# Shop made workbench clamps.



## AJswoodshop (Mar 2, 2012)

I think it would be cool to make homemade workbench clamps. I was thinking about routing out a dado in my workbench so I can screw down a T-track. Then I could slide in a T-bolt, using the drill press I could cut out a hole in the base, the same size hole as my T-bolt, and use a wing nut to lock it down. I think that would work, it the clamp part that I'm having trouble designing. I was thinking just screwing down a toggle clamp to the piece that slides in the T-track, but I think it would be cool to design my own clamp.

Any ideas?


----------



## lumberjoe (Mar 30, 2012)

What would you be using this for, to hold pieces to the bench? generally when I hold pieces to a bench, I need to work the entire face (sanding, hand plane work, free hand edge profiling with a router, etc) so a clamp on top would be in the way.
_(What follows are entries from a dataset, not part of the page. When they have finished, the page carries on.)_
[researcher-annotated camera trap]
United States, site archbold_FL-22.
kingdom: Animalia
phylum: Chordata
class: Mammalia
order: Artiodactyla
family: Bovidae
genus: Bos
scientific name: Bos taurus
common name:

Bench dogs or a good vice is my preferred method. have you considered either of those options?


----------



## AJswoodshop (Mar 2, 2012)

I don't have a nice spot for a wood vice on my workbench, or bench dogs. I would use these clamps for sanding, routing profiles, and for pocket screw joinery. I don't like to use a router when the board is clamped down to the bench, because then it doesn't add enough support when you're routing off the edge of your workbench, same thing with sanding. Lumberjoe, do you have any ideas for the clamp?


----------



## lumberjoe (Mar 30, 2012)

I would consider getting a woodworking vice. It doesn't require much to mount (unlike a tail vice) and you could make it work on almost anything that passes for a bench. The problem is you will have whatever you use to clamp the board down interfering with the surface you need to work on.
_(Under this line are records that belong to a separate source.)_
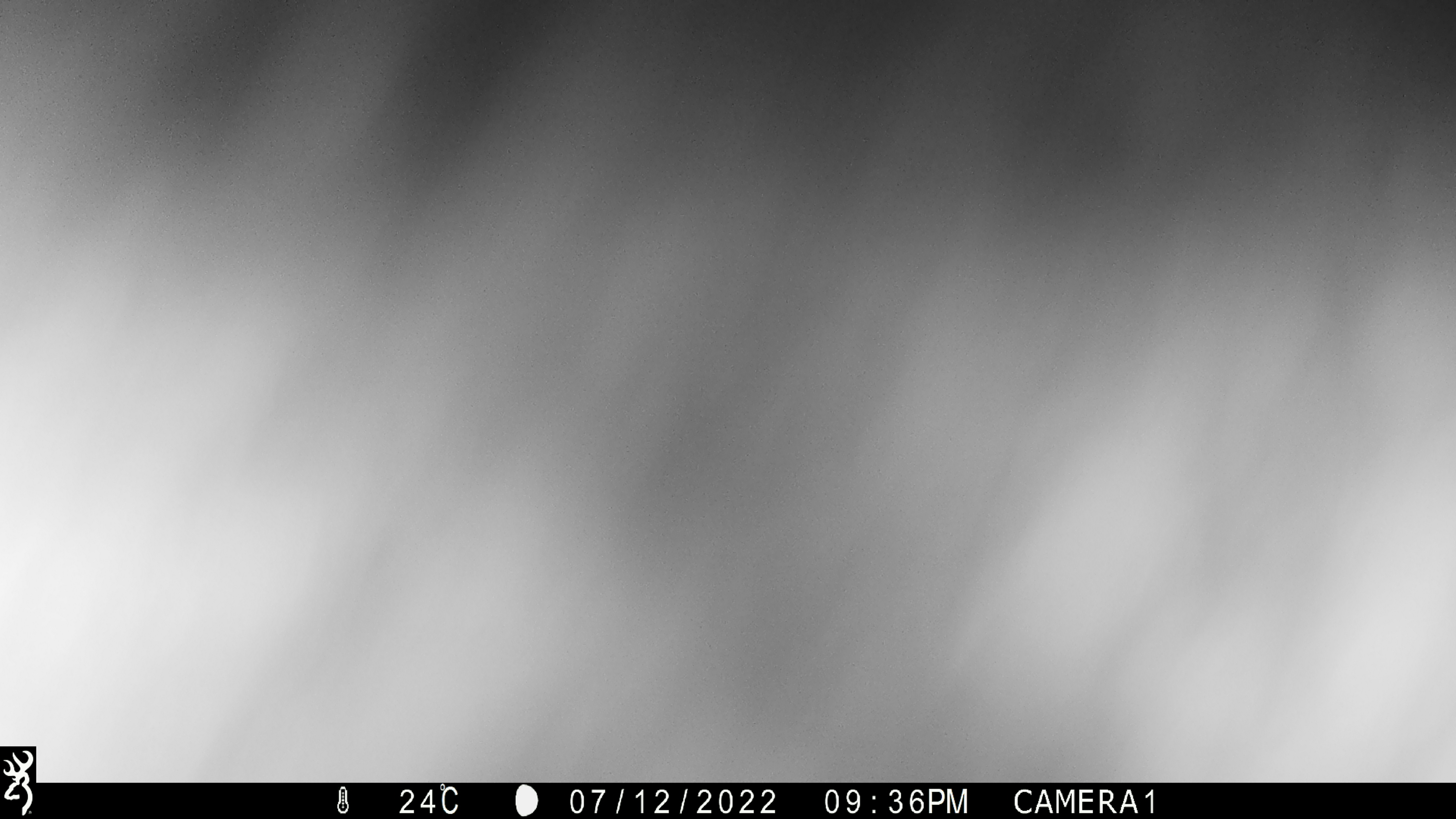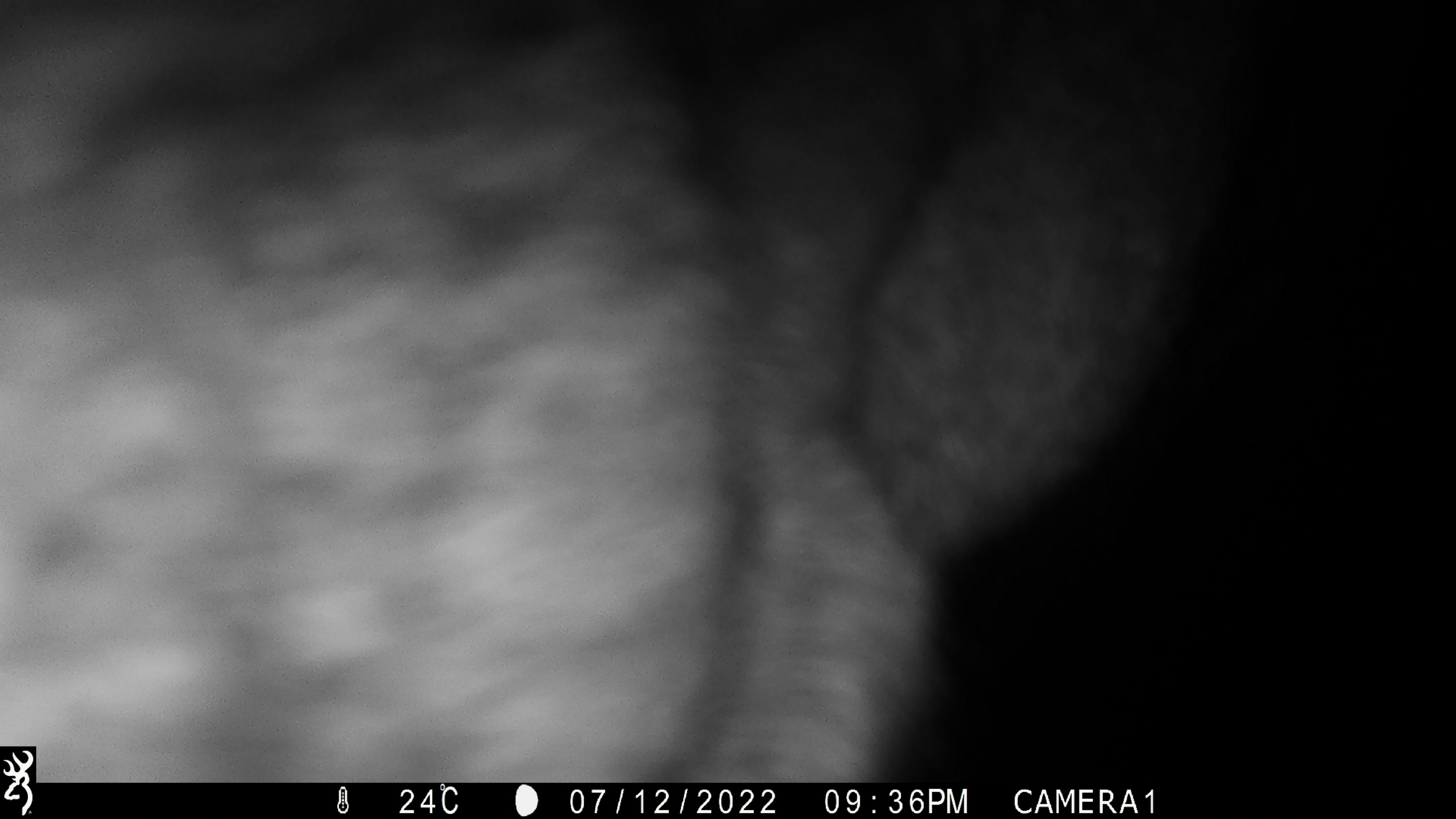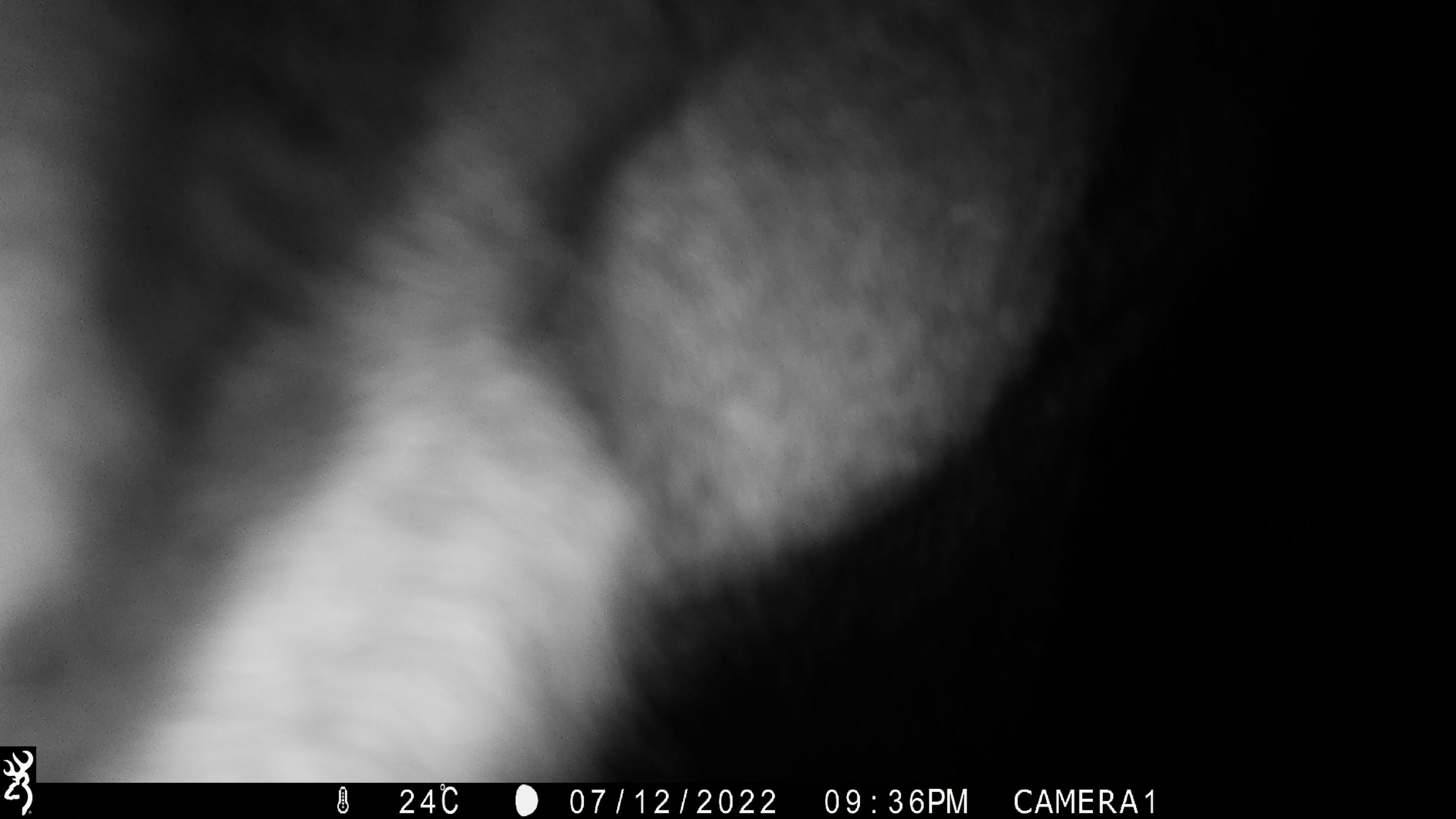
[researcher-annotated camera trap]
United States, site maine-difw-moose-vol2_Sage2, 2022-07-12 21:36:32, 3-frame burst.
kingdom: Animalia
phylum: Chordata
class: Mammalia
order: Artiodactyla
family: Cervidae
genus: Alces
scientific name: Alces alces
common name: moose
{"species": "moose (Alces alces)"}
For sanding, I find bench cookies to be all the support I need. I'm not big into pocket screws and the jig I have (the drill master one) is just screwed to a table in my shop. I only use it for face frames, which I also glue so I use parallel clamps to hold them in place when driving the screws.


----------



## Jim Jakosh (Nov 24, 2009)

AJ, if this is in you workbench top, a T slot will quickly fill up with chips and sawdust and you would be constantly cleaning it out to be able to slide a t bold in there. But if you wanted to go that way what you need would be an aluminum plate that you can screw the toggle clamp into and then have a T shape on the bottom of the aluminum plate that you can slide anywhere in you T channel. I made some for the T channels on my vertical lock miter fixture and they work pretty slick.

What I do when I'm working off the edge is to put the piece across the corner of the workbench and then I can clamp back a bit on two edges and it is very good for routing or sanding off the edge!

The best thing would be a strong wood magnet but it has not been invented yet. !! Tee Hee!!..........Jim


----------



## AJswoodshop (Mar 2, 2012)

Sounds like some good ideas guys! Yeah, it kinda like my TS slot, you're always blowing the sawdust out of it! I would like to have a wood vise, my bench grinder is at the end of my workbench, so there would be no room for dog holes. Yeah, I think I will just screw a toggle clamp to the sliding base, that might make it a little more simple to make.


----------



## BentheViking (May 19, 2011)

+1 to lumberjoe. I think it is certainly doable to add a basic woodworking vice to any bench. In my old shop I screwed a 2×4 to the front of the cabinet that served as a workbench, then just hung a vice on that. I wasn't going that over the top with things, but it functioned when i needed it. I also think bench cookies are a great idea for basic sanding and even some light routing. They won't function in place of bench dogs for hand planing, but if your doing that try making a board with strips on top of it that you can work against (I feel like there is a name for this but its escaping me now).


----------



## derosa (Aug 21, 2010)

I had a thought with my bench that I'm working on of having a series of larger holes at one end that could have a set of special made clamp heads fit into. Current concept is a square piece of wood that is as long as the bench is wide that has a series of pipes sticking out the bottom that are spaced and sized to fit in the holes. With the board inserted into the holes it would have 5 clamp fixtures running through it that are spaced just less then 6" apart, bench will be 24" wide. For the counter force I planned on just using wider board that was kept in place by some clamps on each end and a bench dog in the middle. This would allow whatever was being clamped to be clamped between the board and the clamp piece on the end. Don't know exactly how much clamping force that would generate but I'm assuming about the same as a set of heavy duty clamps at about 800-1000ftlbs. Since the plan is a 7ft bench that will allow for a fairly large glue up even though it might lack a little in width. The design came into my head as a way to glue up a king sized headboard and footboard without buying xtra long clamps. 
I may want to make the clamp fixtures closer together to allow 2 cutting boards to be glued up at once without using any actual clamps but I need to make the benchtop first.


----------



## Gregn (Mar 26, 2010)

Were you thinking of something like this.


----------



## donwilwol (May 16, 2011)

A picture of your workbench might help. I really wouldn't like a t track in my benchtop.

I worked for years with plywood benchtops. The nice thing about it, when I wanted something to stay put, all it took was a couple of screws. ( I screwed clamps, not the piece)


----------